WHAT YOU WILL DO>
Begin the copy at the line containing "Relative to the" and end it at the final line of the material below, reproducing each line exactly, without images.

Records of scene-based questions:
※ ※ ※

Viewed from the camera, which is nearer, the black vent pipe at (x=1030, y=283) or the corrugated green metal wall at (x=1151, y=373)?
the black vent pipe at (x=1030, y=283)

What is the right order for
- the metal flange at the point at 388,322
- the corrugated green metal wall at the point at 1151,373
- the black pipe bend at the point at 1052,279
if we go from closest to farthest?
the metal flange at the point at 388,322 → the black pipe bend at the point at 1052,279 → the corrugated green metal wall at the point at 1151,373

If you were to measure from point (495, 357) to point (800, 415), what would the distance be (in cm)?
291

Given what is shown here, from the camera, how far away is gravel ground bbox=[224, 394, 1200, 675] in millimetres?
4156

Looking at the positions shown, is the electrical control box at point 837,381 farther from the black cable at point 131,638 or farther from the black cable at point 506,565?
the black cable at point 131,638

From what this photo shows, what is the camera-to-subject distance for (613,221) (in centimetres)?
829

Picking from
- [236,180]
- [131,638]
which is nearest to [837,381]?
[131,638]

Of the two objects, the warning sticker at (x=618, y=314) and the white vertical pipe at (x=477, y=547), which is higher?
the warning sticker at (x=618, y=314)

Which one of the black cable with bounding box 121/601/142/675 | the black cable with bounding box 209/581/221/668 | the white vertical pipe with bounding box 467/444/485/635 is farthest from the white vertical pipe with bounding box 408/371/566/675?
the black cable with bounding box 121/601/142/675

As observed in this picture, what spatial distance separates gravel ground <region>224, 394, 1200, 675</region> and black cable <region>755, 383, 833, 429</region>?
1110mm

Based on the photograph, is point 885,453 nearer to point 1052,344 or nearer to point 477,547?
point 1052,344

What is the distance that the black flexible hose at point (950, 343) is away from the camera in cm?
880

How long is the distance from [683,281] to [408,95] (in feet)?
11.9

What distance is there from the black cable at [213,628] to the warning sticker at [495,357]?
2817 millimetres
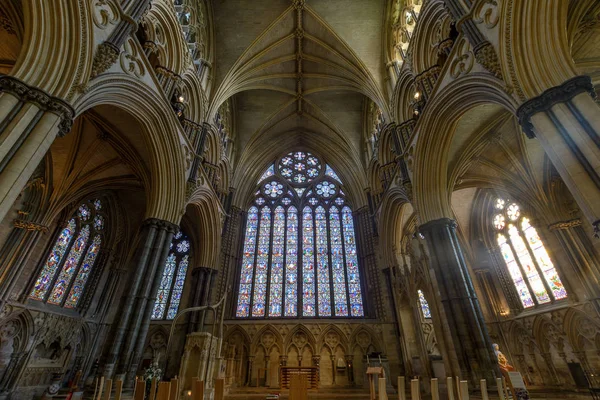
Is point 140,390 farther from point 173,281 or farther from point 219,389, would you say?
point 173,281

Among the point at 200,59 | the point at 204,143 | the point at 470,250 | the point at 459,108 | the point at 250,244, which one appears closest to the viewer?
the point at 459,108

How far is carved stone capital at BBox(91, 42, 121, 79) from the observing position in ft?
20.0

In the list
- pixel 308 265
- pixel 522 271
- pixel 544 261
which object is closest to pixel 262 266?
pixel 308 265

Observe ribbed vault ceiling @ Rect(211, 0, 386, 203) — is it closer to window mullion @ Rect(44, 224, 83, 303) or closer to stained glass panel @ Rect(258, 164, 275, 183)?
stained glass panel @ Rect(258, 164, 275, 183)

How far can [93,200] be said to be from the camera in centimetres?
1380

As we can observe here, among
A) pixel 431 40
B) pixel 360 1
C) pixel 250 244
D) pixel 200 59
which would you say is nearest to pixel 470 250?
pixel 431 40

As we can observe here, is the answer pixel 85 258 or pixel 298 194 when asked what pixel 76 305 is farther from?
pixel 298 194

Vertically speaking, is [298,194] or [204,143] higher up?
[298,194]

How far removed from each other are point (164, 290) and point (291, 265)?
643 cm

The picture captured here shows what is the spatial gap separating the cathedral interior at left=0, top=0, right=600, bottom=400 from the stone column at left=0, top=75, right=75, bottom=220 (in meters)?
0.03

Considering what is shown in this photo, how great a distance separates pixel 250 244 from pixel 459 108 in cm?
1195

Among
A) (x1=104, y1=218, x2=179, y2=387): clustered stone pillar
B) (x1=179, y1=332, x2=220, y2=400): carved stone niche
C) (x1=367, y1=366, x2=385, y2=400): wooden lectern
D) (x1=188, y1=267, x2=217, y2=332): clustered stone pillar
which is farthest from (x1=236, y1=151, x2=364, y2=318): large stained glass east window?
(x1=367, y1=366, x2=385, y2=400): wooden lectern

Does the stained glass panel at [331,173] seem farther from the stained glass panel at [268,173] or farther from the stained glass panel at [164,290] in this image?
the stained glass panel at [164,290]

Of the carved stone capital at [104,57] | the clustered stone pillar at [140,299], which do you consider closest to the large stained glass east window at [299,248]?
the clustered stone pillar at [140,299]
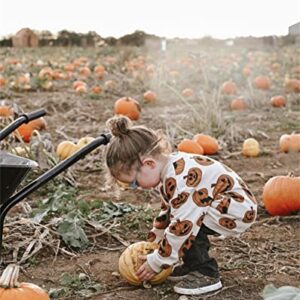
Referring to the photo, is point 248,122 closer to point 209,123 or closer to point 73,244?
point 209,123

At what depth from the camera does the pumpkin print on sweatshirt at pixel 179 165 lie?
9.16 feet

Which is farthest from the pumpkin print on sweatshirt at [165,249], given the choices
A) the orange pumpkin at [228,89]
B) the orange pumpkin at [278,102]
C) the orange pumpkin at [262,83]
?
the orange pumpkin at [262,83]

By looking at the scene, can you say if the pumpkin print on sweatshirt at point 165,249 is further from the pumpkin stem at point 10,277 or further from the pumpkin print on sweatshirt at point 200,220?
the pumpkin stem at point 10,277

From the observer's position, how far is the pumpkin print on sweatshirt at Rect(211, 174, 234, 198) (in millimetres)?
2848

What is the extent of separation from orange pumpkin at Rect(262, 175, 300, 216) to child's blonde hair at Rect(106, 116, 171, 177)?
1.14 m

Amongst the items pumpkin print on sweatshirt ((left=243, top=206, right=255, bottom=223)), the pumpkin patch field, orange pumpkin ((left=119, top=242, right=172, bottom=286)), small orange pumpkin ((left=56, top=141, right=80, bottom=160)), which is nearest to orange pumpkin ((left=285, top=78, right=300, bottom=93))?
the pumpkin patch field

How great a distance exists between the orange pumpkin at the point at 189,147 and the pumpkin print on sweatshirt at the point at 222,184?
2.21 meters

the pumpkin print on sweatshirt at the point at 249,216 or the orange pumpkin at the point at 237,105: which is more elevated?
the pumpkin print on sweatshirt at the point at 249,216

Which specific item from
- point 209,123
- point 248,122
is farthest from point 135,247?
point 248,122

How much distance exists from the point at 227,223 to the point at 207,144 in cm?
258

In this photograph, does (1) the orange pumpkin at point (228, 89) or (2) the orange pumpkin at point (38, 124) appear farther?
(1) the orange pumpkin at point (228, 89)

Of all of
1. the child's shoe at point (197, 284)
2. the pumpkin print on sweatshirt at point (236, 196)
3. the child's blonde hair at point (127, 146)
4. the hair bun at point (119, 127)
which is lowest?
the child's shoe at point (197, 284)

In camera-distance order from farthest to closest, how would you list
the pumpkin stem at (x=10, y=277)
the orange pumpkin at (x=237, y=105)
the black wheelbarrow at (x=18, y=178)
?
the orange pumpkin at (x=237, y=105) < the black wheelbarrow at (x=18, y=178) < the pumpkin stem at (x=10, y=277)

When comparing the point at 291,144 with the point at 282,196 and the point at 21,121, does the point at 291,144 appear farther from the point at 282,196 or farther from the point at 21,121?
the point at 21,121
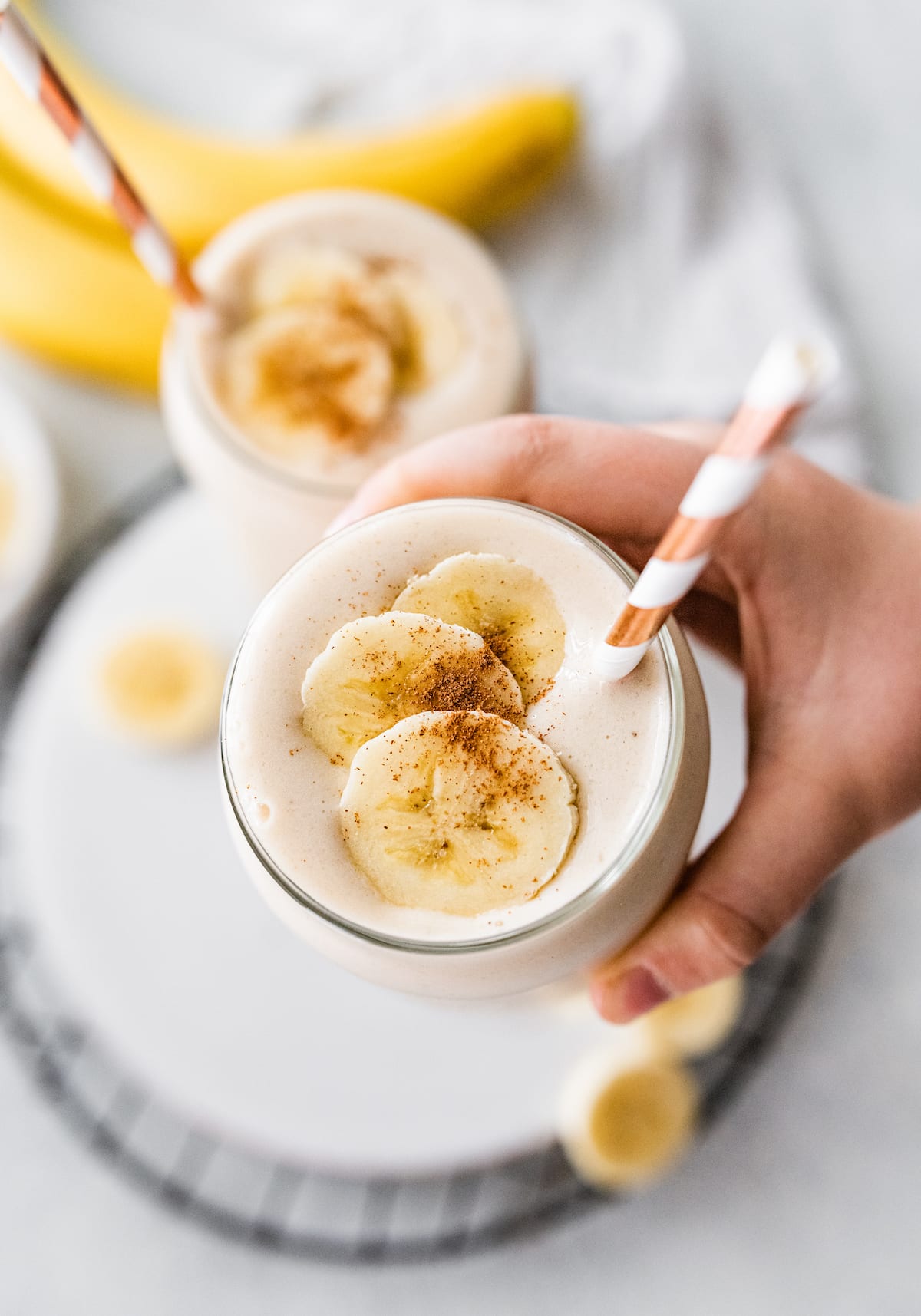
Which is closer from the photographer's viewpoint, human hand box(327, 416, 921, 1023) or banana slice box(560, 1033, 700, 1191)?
human hand box(327, 416, 921, 1023)

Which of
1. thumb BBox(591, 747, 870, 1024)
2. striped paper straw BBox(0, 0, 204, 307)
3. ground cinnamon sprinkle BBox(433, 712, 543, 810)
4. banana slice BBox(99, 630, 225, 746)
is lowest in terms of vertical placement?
thumb BBox(591, 747, 870, 1024)

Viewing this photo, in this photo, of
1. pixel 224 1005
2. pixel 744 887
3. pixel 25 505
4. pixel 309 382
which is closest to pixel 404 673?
pixel 744 887

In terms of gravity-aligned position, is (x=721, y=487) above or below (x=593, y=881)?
above

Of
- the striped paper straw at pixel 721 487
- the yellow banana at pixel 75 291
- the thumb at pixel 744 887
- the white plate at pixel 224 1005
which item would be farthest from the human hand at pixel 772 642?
the yellow banana at pixel 75 291

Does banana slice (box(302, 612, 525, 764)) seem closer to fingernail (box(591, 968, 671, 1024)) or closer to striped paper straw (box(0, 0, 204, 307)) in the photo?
fingernail (box(591, 968, 671, 1024))

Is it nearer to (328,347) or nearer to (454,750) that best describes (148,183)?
(328,347)

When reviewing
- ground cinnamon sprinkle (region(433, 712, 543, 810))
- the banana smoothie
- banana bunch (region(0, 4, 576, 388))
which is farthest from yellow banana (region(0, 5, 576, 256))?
ground cinnamon sprinkle (region(433, 712, 543, 810))

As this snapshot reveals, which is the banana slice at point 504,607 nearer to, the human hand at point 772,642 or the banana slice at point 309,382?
the human hand at point 772,642
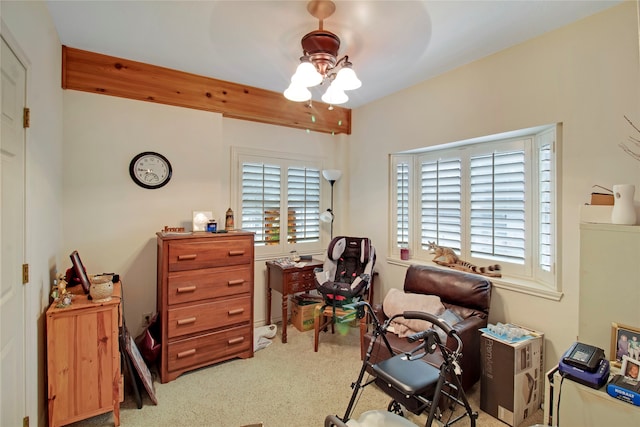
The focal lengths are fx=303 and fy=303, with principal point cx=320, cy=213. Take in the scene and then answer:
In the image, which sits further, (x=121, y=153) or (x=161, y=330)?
(x=121, y=153)

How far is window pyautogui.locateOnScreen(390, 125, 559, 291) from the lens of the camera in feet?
8.52

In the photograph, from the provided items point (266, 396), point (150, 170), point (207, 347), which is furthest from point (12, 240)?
point (266, 396)

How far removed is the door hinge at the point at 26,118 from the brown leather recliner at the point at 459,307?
2764 mm

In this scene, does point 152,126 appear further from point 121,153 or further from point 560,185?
point 560,185

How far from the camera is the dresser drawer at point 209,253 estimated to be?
8.73 feet

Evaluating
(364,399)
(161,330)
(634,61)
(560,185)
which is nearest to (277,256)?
(161,330)

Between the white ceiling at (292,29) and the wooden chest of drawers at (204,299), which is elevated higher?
the white ceiling at (292,29)

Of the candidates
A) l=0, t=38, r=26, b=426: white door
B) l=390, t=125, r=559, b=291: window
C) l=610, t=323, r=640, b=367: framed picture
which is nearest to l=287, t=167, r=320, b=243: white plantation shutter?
l=390, t=125, r=559, b=291: window

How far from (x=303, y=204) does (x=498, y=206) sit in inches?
92.0

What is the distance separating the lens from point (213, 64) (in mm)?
2963

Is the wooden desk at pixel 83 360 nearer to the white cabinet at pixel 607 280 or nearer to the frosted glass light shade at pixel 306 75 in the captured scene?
the frosted glass light shade at pixel 306 75

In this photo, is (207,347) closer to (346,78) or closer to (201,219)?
(201,219)

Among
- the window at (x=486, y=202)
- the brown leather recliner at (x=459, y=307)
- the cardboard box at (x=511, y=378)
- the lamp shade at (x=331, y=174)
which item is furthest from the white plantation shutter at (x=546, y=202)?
the lamp shade at (x=331, y=174)

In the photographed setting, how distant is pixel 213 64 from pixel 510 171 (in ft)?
9.91
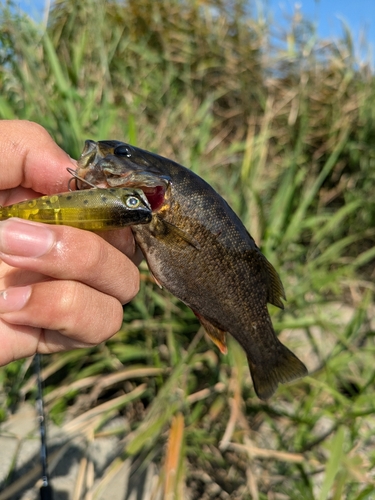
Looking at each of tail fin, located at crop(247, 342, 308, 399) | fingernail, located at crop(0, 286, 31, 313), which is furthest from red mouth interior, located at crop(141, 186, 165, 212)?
tail fin, located at crop(247, 342, 308, 399)

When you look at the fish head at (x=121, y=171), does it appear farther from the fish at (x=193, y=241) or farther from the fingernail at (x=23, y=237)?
the fingernail at (x=23, y=237)

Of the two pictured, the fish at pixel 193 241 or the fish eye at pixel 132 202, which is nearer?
the fish eye at pixel 132 202

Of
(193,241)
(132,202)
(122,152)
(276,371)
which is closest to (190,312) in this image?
(276,371)

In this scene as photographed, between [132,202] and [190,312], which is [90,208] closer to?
[132,202]

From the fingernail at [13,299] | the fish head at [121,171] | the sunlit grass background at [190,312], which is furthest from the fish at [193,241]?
the sunlit grass background at [190,312]

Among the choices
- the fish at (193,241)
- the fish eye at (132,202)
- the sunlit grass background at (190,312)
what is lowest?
the sunlit grass background at (190,312)

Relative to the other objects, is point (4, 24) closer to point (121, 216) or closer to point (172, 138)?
point (172, 138)

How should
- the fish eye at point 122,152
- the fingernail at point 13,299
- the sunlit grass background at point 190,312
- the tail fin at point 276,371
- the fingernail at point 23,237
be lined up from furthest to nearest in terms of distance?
the sunlit grass background at point 190,312, the tail fin at point 276,371, the fish eye at point 122,152, the fingernail at point 13,299, the fingernail at point 23,237

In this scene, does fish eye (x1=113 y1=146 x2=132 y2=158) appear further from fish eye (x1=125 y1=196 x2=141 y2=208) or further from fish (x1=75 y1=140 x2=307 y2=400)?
fish eye (x1=125 y1=196 x2=141 y2=208)
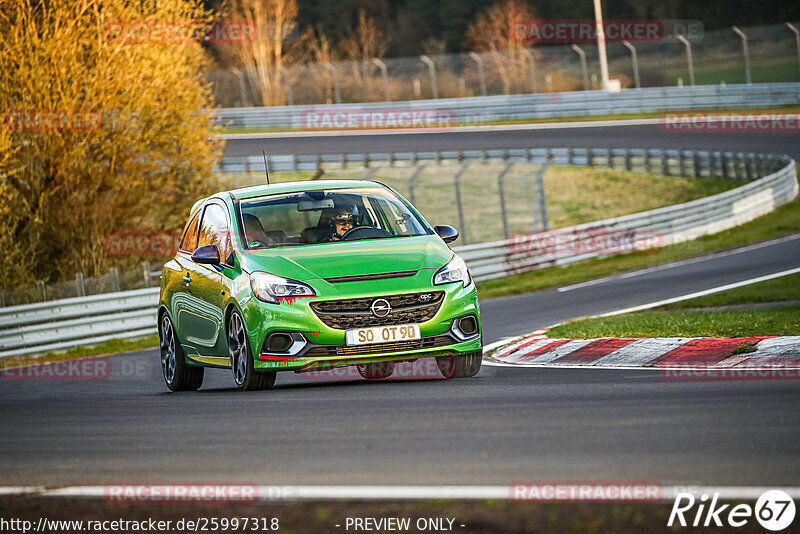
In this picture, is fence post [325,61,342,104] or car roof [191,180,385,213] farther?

※ ※ ※

ANSWER TO THIS PROBLEM>
Relative to the other objects, is point (4, 24) closer to point (121, 216) or closer to point (172, 138)?
point (172, 138)

How should
- the fish eye at point 122,152
- the fingernail at point 13,299
- the sunlit grass background at point 190,312
- the tail fin at point 276,371
- the fingernail at point 23,237
be lined up from furthest to nearest in terms of distance?
the sunlit grass background at point 190,312, the tail fin at point 276,371, the fish eye at point 122,152, the fingernail at point 13,299, the fingernail at point 23,237

In this scene, does fish eye (x1=113 y1=146 x2=132 y2=158) appear further from fish eye (x1=125 y1=196 x2=141 y2=208) or further from fish (x1=75 y1=140 x2=307 y2=400)?
fish eye (x1=125 y1=196 x2=141 y2=208)
In this picture, is fence post [325,61,342,104] or car roof [191,180,385,213] farther?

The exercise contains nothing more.